Major league coaches, players and fans all want one thing—to win. But, in youth sports, it’s a little more complicated. Some parents want—and expect—to win every game while some demand plenty of playing time for their child. The kids, though, just want to have fun, hang with their friends and be on a cool team.
How does a coach reconcile these seemingly conflicting goals? Dan Clemens, youth coach and author of A Perfect Season: A Coach’s Journey to Learning, Competing and Having Fun in Youth Baseball, believes you start with the kids.
“Kids don’t think in terms of learning life skills and gaining confidence. They want to have fun with their friends playing a sport that they’re good at,” says Clemens. “When coaches create an environment in which a kid can have fun, learn and compete, everyone wins.”

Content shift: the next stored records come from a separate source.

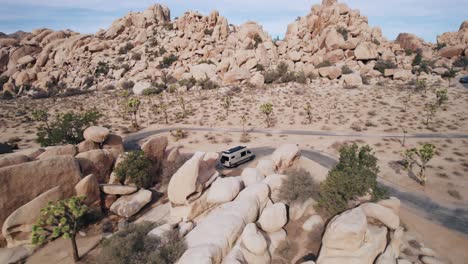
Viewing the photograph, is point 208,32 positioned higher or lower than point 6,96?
higher

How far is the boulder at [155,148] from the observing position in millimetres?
26870

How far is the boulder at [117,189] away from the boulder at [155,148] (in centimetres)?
486

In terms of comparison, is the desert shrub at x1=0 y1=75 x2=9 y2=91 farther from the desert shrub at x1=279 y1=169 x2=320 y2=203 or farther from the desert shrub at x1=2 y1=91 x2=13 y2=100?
the desert shrub at x1=279 y1=169 x2=320 y2=203

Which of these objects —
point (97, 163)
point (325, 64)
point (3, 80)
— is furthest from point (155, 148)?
point (3, 80)

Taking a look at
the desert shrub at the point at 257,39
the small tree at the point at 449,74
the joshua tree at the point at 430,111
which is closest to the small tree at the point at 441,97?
the joshua tree at the point at 430,111

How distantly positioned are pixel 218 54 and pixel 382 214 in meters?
83.9

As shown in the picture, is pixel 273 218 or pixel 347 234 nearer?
pixel 347 234

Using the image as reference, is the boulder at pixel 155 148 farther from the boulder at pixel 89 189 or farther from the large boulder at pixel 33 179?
the large boulder at pixel 33 179

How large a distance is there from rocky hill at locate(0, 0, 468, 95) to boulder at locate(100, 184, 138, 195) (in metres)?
58.3

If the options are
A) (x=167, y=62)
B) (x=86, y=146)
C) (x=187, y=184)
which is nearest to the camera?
(x=187, y=184)

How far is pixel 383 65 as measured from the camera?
7812 centimetres

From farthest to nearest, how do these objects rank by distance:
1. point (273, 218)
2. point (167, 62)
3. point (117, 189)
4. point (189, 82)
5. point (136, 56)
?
point (136, 56) < point (167, 62) < point (189, 82) < point (117, 189) < point (273, 218)

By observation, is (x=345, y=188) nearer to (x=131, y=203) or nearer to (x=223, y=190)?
(x=223, y=190)

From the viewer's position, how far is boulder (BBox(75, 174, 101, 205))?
2022cm
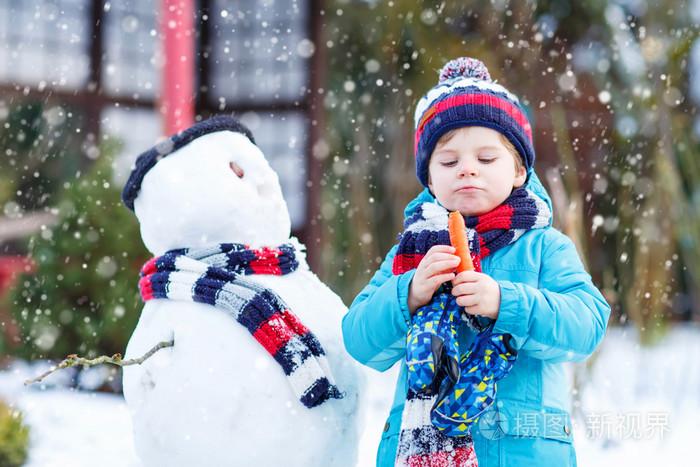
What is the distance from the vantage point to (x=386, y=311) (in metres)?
1.45

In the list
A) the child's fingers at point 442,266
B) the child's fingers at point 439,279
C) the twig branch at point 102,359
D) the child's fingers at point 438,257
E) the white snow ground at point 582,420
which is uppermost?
the child's fingers at point 438,257

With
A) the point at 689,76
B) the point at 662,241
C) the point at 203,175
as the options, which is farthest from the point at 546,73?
the point at 203,175

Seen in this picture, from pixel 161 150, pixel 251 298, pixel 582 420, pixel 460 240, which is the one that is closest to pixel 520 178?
pixel 460 240

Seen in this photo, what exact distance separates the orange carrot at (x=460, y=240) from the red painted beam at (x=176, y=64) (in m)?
2.93

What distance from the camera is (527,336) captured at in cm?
137

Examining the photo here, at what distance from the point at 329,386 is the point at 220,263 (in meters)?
0.36

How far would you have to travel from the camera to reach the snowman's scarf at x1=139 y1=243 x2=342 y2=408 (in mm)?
1661

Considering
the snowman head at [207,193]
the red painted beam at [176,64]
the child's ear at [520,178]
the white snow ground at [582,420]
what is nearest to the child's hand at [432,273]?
the child's ear at [520,178]

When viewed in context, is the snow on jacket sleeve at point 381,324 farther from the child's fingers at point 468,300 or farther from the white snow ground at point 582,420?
the white snow ground at point 582,420

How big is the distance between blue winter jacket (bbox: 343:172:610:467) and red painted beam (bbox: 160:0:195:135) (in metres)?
2.89

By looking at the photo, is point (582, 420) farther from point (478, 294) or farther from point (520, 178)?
point (478, 294)

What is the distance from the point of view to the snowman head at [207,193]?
176 centimetres

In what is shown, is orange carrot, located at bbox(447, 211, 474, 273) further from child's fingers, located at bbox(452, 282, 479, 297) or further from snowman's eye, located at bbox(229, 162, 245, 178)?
snowman's eye, located at bbox(229, 162, 245, 178)

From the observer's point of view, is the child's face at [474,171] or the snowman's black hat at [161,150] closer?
the child's face at [474,171]
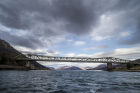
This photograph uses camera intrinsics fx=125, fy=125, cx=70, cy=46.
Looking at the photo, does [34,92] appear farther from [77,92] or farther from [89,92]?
[89,92]

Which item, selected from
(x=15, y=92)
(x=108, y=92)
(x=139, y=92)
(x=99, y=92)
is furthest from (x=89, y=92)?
(x=15, y=92)

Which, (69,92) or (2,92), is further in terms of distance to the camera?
(69,92)

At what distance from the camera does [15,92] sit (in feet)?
52.4

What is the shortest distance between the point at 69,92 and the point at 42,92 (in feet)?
11.9

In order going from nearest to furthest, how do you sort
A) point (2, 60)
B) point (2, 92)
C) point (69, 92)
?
1. point (2, 92)
2. point (69, 92)
3. point (2, 60)

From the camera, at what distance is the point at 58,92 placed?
17172 millimetres

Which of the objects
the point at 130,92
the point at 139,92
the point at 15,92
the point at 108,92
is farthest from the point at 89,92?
the point at 15,92

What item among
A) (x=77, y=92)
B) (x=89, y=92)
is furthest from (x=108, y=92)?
(x=77, y=92)

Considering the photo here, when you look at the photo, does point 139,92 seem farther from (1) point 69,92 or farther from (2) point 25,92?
(2) point 25,92

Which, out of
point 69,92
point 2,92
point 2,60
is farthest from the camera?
point 2,60

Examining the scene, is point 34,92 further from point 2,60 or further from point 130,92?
point 2,60

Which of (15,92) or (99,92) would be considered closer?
(15,92)

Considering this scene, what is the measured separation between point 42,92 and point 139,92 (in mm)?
13273

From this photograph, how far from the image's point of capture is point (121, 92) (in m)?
17.3
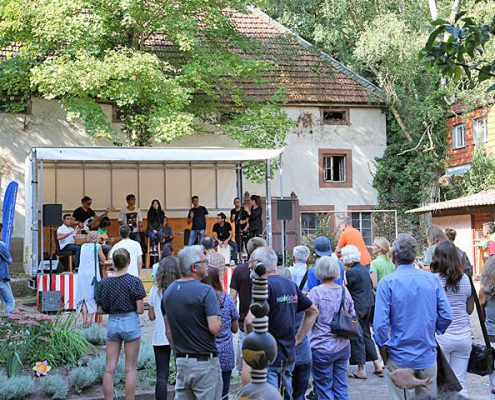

Coach Clemens breaks it down into 3 steps:
Learn—When kids understand the strategies, skills and rules of the game, it becomes fun. Kids should learn about the game, themselves and some valuable life lessons.
Compete—Kids quickly make the connection between their own level of effort and performance and a positive outcome. They’ll thrive when they can enjoy their success and learn to accept failure. The sweet spot is where neither success nor failure is guaranteed.
Have Fun—Learning skills and sharing wins and losses with your teammates is fun.
Learning gives a sense of accomplishment. The thrill of competition leads to new learning. Rising to a challenge improves skills and fosters success. Putting it all together is fun.
“When coaches focus on these three goals, they’ll see when a kid needs a little help connecting the dots, say between effort and success, or to improve fundamental skills,” Coach Clemens says. “That’s how to create a lifelong passion in a kid. That’s what coaching is all about.”
In A Perfect Season: A Coach’s Journey to Learning, Competing and Having Fun in Youth Baseball, Coach Dan Clemens lays out his perfect season—the kids accomplished their goals of learning, competing and having fun—through 65 personal journal entries made as he coached his 12-year-old son’s baseball team. With humor, passion and honesty, Clemens shares moments of personal triumph, defeat, anger, fights, lessons learned and fervent editorializing on everything from sports burnout, playing multiple sports and pitch counts, to how metal bats threaten to destroy the great American pastime.
Coach Clemens encourages parents to ask a coach about his or her coaching philosophy. “A coach has to balance the needs of 11 or 12 kids, so you won’t always get everything you want,” he says. “But having a productive conversation about goals and expectations lays the groundwork for a good relationship for the season.”